Of course, every engineering and business decision also imposes trade-offs:

- Some models might have high log-likelihood but still produce less visually appealing samples.
- Extremely high log-likelihood on the training set without corresponding improvement on a validation set might indicate overfitting.
- Improving log-likelihood often requires more complex models or longer training times, which comes with computational costs.

## Noise Prediction

Diffusion often uses a heavily modified U-Net model for noise prediction. If you pass an image into a U-net model, you receive a segmentation map as the output. This is an artifact that can be used to classify the pixels, but instead we use it to predict the change in noise between steps in the Diffusion process. See the callout for more information.

**U-Net Modifications for Diffusion Noise Prediction U-Net models**, when applied to Noise Prediction in Diffusion, are heavily modified to include an array of modern Computer Vision techniques including but not limited to:

- Positional Embeddings
- ResNet Blocks
- ConvNext Blocks
- Attention Modules (which you may be familiar with from Transformers)

…and a lot more things I don’t have time to explain here.
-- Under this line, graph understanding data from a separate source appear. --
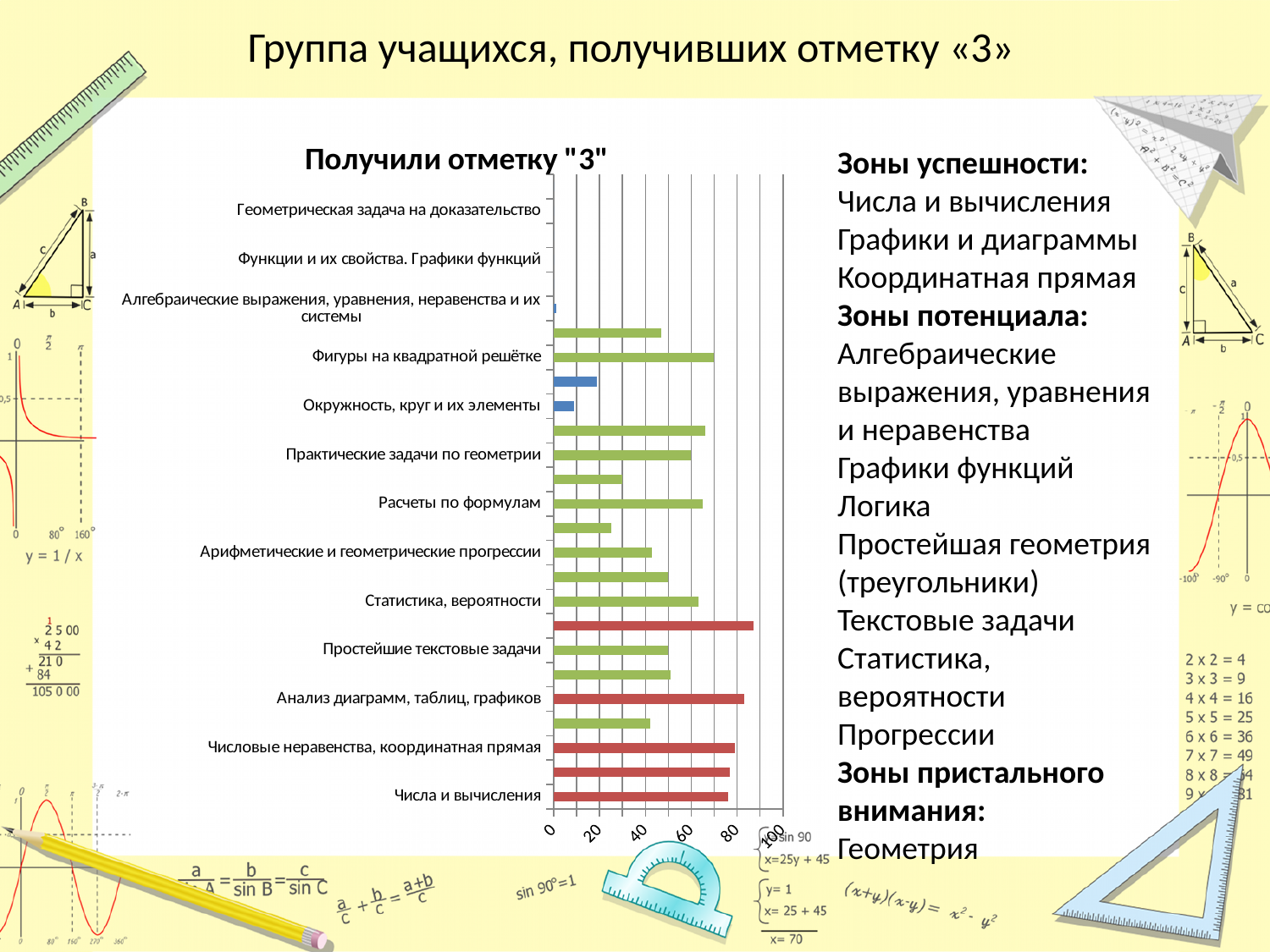
Which has a larger value: Анализ диаграмм, таблиц, графиков or Арифметические и геометрические прогрессии? Анализ диаграмм, таблиц, графиков Is the value for Статистика, вероятности greater or less than 40? greater Is the value for Анализ диаграмм, таблиц, графиков greater or less than 80? greater Is the value for Арифметические и геометрические прогрессии greater or less than 60? less What colour is the bar for Числа и вычисления? red Which has a larger value: Фигуры на квадратной решётке or Простейшие текстовые задачи? Фигуры на квадратной решётке What type of chart is shown on the slide? bar chart What is the title of the chart? Получили отметку "3" Which has a larger value: Числа и вычисления or Окружность, круг и их элементы? Числа и вычисления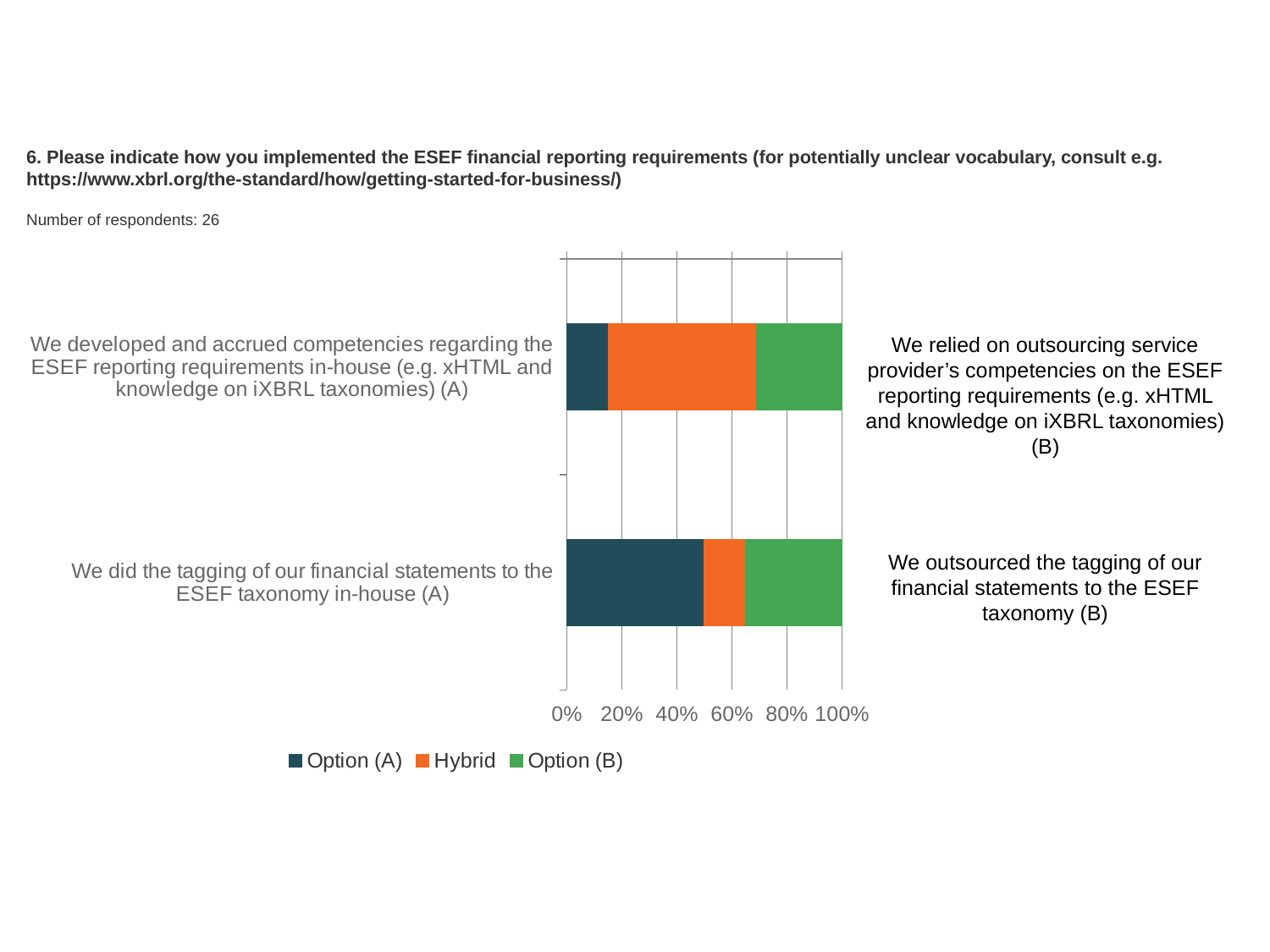
Is the Hybrid share larger in the bar about developing competencies or in the bar about tagging financial statements? Developing competencies Which series has the largest segment in the bar for tagging financial statements in-house (A) versus outsourcing the tagging (B)? Option (A) What kind of chart is shown on the slide? Stacked bar chart Is the Option (A) share in the bar about developing ESEF competencies in-house greater or less than 20%? less How many categories (bars) are plotted in the chart? 2 Is the Hybrid share in the bar about developing ESEF competencies in-house greater or less than 40%? greater Is the Option (A) share in the bar about tagging financial statements greater or less than 40%? greater Is the Option (A) share larger in the bar about tagging financial statements or in the bar about developing competencies? Tagging financial statements What colour represents the Hybrid series in the chart? Orange Which series has the largest segment in the bar for developing competencies in-house (A) versus relying on an outsourcing provider (B)? Hybrid How many series does the legend list? 3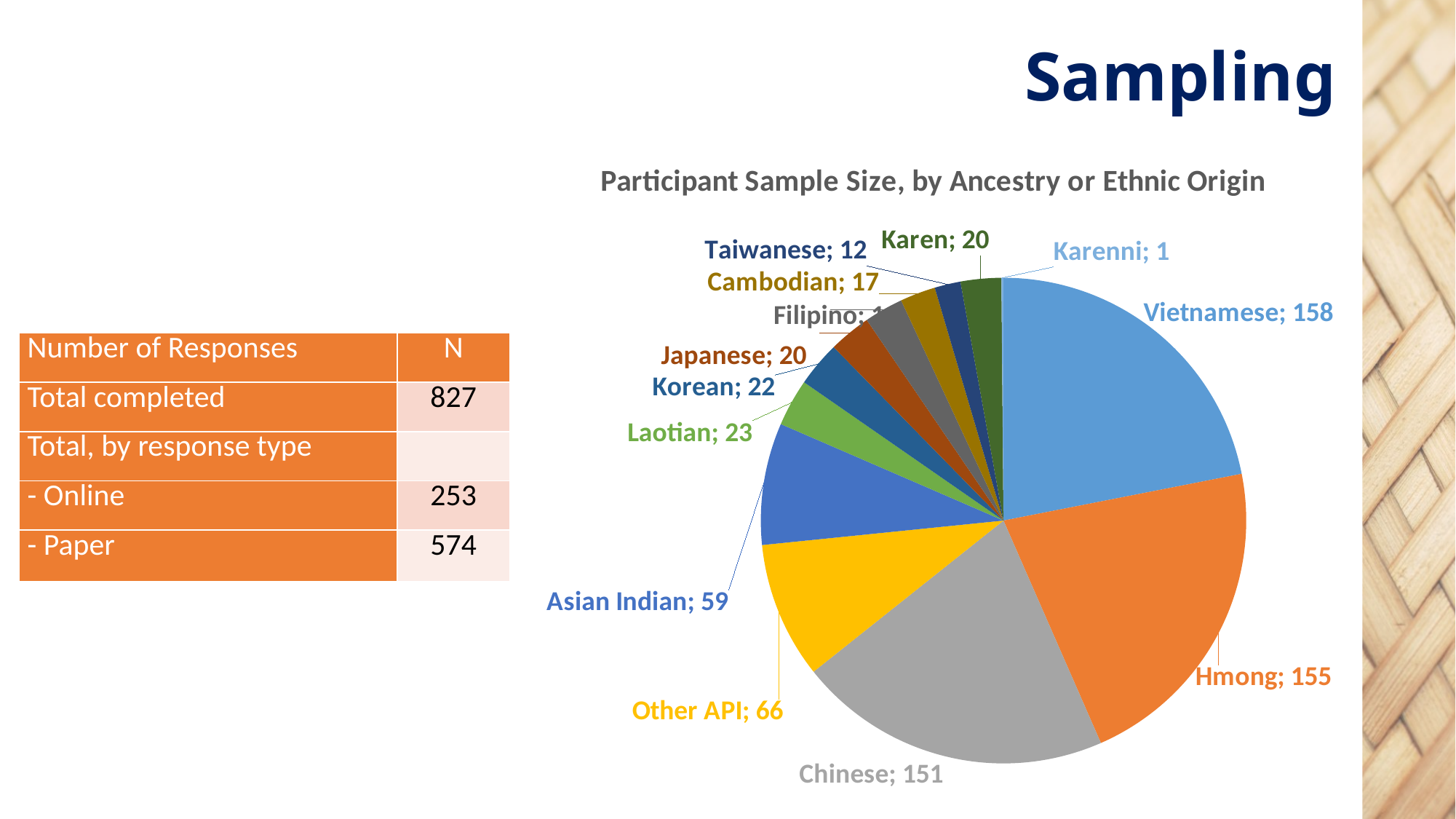
What is the sample size for Other API participants? 66 What is the sample size for Cambodian participants? 17 What is the sample size for Hmong participants? 155 What kind of chart is shown on the slide? pie chart Which ancestry group has the largest sample size? Vietnamese Which ancestry group has the smallest sample size? Karenni How many ancestry groups are shown in the pie chart? 13 What is the sample size for Vietnamese participants? 158 What is the difference between the Vietnamese and Hmong sample sizes? 3 What is the title of the chart? Participant Sample Size, by Ancestry or Ethnic Origin Which has a larger sample size, Laotian or Korean? Laotian What is the difference between the Other API and Asian Indian sample sizes? 7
Most important takeaway is that an older architecture from an adjacent discipline was repurposed to orchestrate an *ensemble method* that works better.

## Noise Scheduling

Noise schedule is the rate at which noise is added to an image during the forward process of Diffusion. In a linear schedule, noise is added at a constant rate. As a result, the initial data is converted to noise really quickly, which increases the learning difficulty of model training.

Researchers have experimented with other arbitrary methods, such as cosine schedule, which incurs a gradual rate of change at either extreme of the cycle’s phase. Results included an easier learning curve resulting in more effective training, but other methods of noise scheduling could show promise still.

## Architecture

Here are just a few of the changes proposed by Nichol and Dhariwal to improve training:

- Horizontal scaling of model width provides computationally cheaper scaling
- Adding more attention heads and applying them to different resolutions
- Incorporating
*Adaptive Group Normalization*to improve timestep

These architectures evolve constantly, almost weekly, so expect to see variation in the field.

# Further Discussion

- Could Diffusion be used to perform noise-based generation on assets other than Images?